* EXERCISE INSTRUCTIONS
Update the records below so that each "Special Foil" reads "Holo Foil" and everything else stays the same.

* ENTRIES PROVIDED
+++

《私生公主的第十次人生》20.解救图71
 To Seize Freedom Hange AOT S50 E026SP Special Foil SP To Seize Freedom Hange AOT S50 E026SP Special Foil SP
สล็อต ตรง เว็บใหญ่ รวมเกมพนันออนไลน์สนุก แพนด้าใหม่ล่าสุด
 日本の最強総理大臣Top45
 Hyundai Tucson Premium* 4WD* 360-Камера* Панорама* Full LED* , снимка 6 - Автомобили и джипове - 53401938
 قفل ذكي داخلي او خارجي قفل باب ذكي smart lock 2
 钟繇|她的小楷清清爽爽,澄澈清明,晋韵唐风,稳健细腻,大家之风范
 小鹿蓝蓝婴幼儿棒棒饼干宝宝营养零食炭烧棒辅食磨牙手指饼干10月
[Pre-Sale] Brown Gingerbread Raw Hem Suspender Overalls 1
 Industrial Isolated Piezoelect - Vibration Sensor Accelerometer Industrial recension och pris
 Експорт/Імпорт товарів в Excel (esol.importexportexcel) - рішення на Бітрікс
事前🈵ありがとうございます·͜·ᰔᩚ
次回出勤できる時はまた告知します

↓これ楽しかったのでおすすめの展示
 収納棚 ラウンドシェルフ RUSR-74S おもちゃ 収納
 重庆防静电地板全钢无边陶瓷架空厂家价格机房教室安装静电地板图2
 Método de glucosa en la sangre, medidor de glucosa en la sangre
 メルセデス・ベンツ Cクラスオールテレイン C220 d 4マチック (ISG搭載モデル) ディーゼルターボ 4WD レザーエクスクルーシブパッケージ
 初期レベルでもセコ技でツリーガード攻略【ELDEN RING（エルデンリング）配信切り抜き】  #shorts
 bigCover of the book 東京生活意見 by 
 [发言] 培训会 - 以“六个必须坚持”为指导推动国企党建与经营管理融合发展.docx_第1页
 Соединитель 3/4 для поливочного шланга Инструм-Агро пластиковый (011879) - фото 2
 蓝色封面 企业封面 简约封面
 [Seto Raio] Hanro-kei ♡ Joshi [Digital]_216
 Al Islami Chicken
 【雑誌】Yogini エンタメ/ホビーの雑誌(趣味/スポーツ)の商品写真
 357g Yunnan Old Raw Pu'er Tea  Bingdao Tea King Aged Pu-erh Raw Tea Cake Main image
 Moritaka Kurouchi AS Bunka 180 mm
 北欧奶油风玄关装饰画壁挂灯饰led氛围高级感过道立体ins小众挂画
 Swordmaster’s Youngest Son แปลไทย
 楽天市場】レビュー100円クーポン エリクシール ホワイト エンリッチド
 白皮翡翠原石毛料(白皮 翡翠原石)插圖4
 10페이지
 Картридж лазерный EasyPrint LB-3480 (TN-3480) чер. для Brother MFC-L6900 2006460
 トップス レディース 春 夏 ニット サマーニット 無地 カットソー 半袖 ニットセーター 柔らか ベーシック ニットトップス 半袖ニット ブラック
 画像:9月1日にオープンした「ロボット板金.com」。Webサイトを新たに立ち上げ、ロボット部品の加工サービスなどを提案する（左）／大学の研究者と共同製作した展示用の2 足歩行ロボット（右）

+++

* ANSWER SECTION
《私生公主的第十次人生》20.解救图71
 To Seize Freedom Hange AOT S50 E026SP Holo Foil SP To Seize Freedom Hange AOT S50 E026SP Holo Foil SP
สล็อต ตรง เว็บใหญ่ รวมเกมพนันออนไลน์สนุก แพนด้าใหม่ล่าสุด
 日本の最強総理大臣Top45
 Hyundai Tucson Premium* 4WD* 360-Камера* Панорама* Full LED* , снимка 6 - Автомобили и джипове - 53401938
 قفل ذكي داخلي او خارجي قفل باب ذكي smart lock 2
 钟繇|她的小楷清清爽爽,澄澈清明,晋韵唐风,稳健细腻,大家之风范
 小鹿蓝蓝婴幼儿棒棒饼干宝宝营养零食炭烧棒辅食磨牙手指饼干10月
[Pre-Sale] Brown Gingerbread Raw Hem Suspender Overalls 1
 Industrial Isolated Piezoelect - Vibration Sensor Accelerometer Industrial recension och pris
 Експорт/Імпорт товарів в Excel (esol.importexportexcel) - рішення на Бітрікс
事前🈵ありがとうございます·͜·ᰔᩚ
次回出勤できる時はまた告知します

↓これ楽しかったのでおすすめの展示
 収納棚 ラウンドシェルフ RUSR-74S おもちゃ 収納
 重庆防静电地板全钢无边陶瓷架空厂家价格机房教室安装静电地板图2
 Método de glucosa en la sangre, medidor de glucosa en la sangre
 メルセデス・ベンツ Cクラスオールテレイン C220 d 4マチック (ISG搭載モデル) ディーゼルターボ 4WD レザーエクスクルーシブパッケージ
 初期レベルでもセコ技でツリーガード攻略【ELDEN RING（エルデンリング）配信切り抜き】  #shorts
 bigCover of the book 東京生活意見 by 
 [发言] 培训会 - 以“六个必须坚持”为指导推动国企党建与经营管理融合发展.docx_第1页
 Соединитель 3/4 для поливочного шланга Инструм-Агро пластиковый (011879) - фото 2
 蓝色封面 企业封面 简约封面
 [Seto Raio] Hanro-kei ♡ Joshi [Digital]_216
 Al Islami Chicken
 【雑誌】Yogini エンタメ/ホビーの雑誌(趣味/スポーツ)の商品写真
 357g Yunnan Old Raw Pu'er Tea  Bingdao Tea King Aged Pu-erh Raw Tea Cake Main image
 Moritaka Kurouchi AS Bunka 180 mm
 北欧奶油风玄关装饰画壁挂灯饰led氛围高级感过道立体ins小众挂画
 Swordmaster’s Youngest Son แปลไทย
 楽天市場】レビュー100円クーポン エリクシール ホワイト エンリッチド
 白皮翡翠原石毛料(白皮 翡翠原石)插圖4
 10페이지
 Картридж лазерный EasyPrint LB-3480 (TN-3480) чер. для Brother MFC-L6900 2006460
 トップス レディース 春 夏 ニット サマーニット 無地 カットソー 半袖 ニットセーター 柔らか ベーシック ニットトップス 半袖ニット ブラック
 画像:9月1日にオープンした「ロボット板金.com」。Webサイトを新たに立ち上げ、ロボット部品の加工サービスなどを提案する（左）／大学の研究者と共同製作した展示用の2 足歩行ロボット（右）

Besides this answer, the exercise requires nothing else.